# [Supplied text]
▼
Manual:Pywikibot/Compat/standardize notes.py

This page is documentation for Pywikipedia Compat, which is no longer supported. This page is kept for historical interest. It may document scripts and features that are obsolete and/or no longer supported. Do not rely on the information here being up-to-date.

standardize_notes.py is a python bot script for improving references and citations.

The current version

Uses en:Wikipedia:Footnotes numbered link format through "ref" and "note" templates.
Converts inline URLs to Footnotes format links to citation entries.
Converts older link formats such as Footnotes2 to Footnotes format.
Searches for existing footnotes or citations in several section names, such as "Notes" or "References".
Creates citation entries using citation templates.
- For citations for which only a URL is known, attempts to access the URL.
  - Attempts to get title information from HTTP or PDF information.
- "Web reference" citations are created by default.
- "News reference" citations are created for certain URLs.
Rebuilds notes section in same sequence as text references.
Some multiple references are converted to "ref_label" and "note_label" multiple links.
Detects some duplicate citations, labels them with "see above".
Keeps existing notes, does not yet examine content of notes other than leading "*" or "#" list indicator.

Default behavior includes displaying changes and asking for confirmation to perform the intended changes.

If no title information is found or there are errors in accessing the URL, the title will contain the URL.
▲
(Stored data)
▼
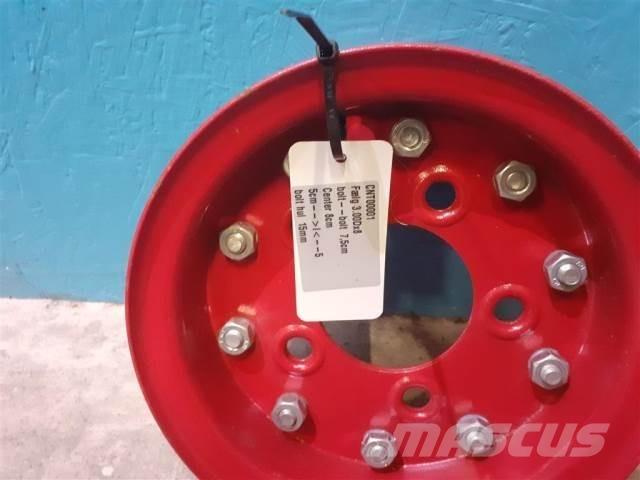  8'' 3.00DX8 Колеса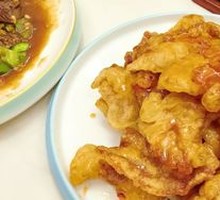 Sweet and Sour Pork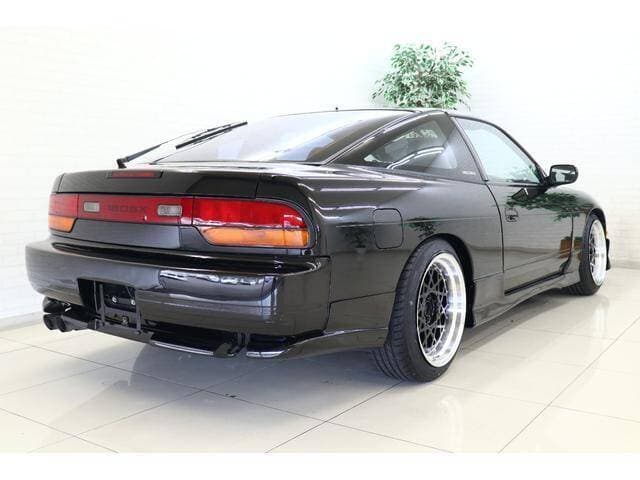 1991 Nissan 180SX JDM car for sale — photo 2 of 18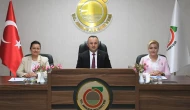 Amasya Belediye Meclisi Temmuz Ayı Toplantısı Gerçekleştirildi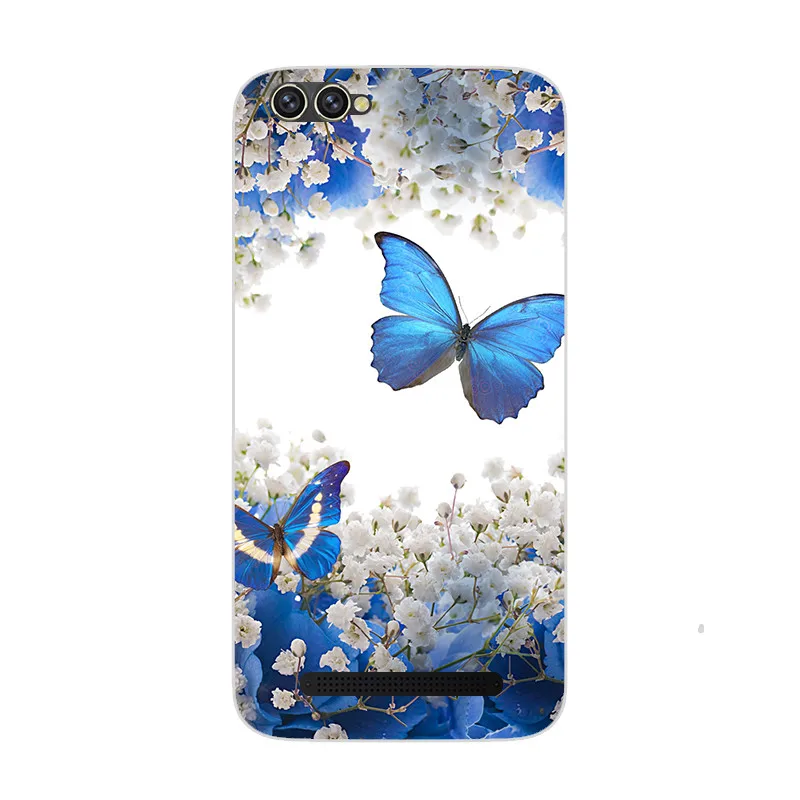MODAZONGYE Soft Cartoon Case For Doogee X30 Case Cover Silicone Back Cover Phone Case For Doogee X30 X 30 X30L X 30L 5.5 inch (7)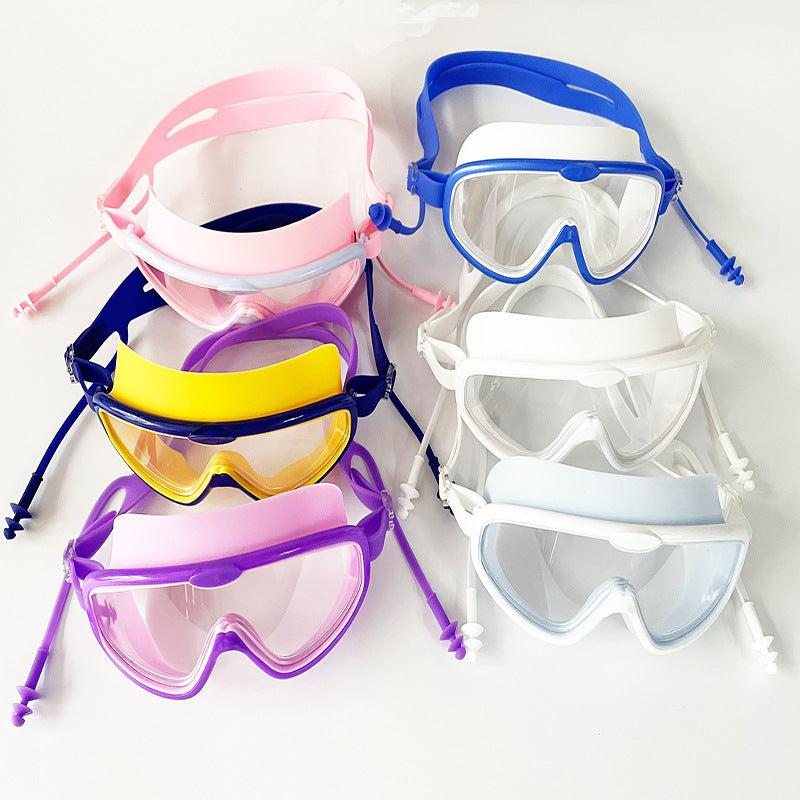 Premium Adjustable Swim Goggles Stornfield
▲
# [Work instruction 1]
Condense the paragraph of the script documentation that begins "This page is documentation for Pywikipedia Compat" into one sentence that keeps its main facts.
# [Work instruction 2]
Write the next part of the script documentation, picking up after its final sentence.

# [Exercise output 1]
This page documents Pywikipedia Compat, which is no longer supported, and is kept only for historical interest, so its scripts and features may be obsolete or unsupported and its information should not be relied on as up to date.

# [Exercise output 2]
Command line options (in addition to the general options for all bots):

-sql	Retrieve information from a local SQL dump (cur table, see https://dumps.wikimedia.org). Argument can also be given as "-sql:filename".
-file	Work on all pages given in a local text file. Will read any wiki link and use these articles. Argument can also be given as "-file:filename".
-cat	Work on all pages which are in a specific category. Argument can also be given as "-cat:categoryname".
-page	Only edit a single page. Argument can also be given as "-page:pagename". You can give this parameter multiple times to edit multiple pages.
-regex	Make replacements using regular expressions. (Obsolete; always True)
-except:XYZ	Ignore pages which contain XYZ. If the -regex argument is given, XYZ will be regarded as a regular expression.
-namespace:n	Namespace to process. Works only with a sql dump.
-always	Don't prompt you for each replacement.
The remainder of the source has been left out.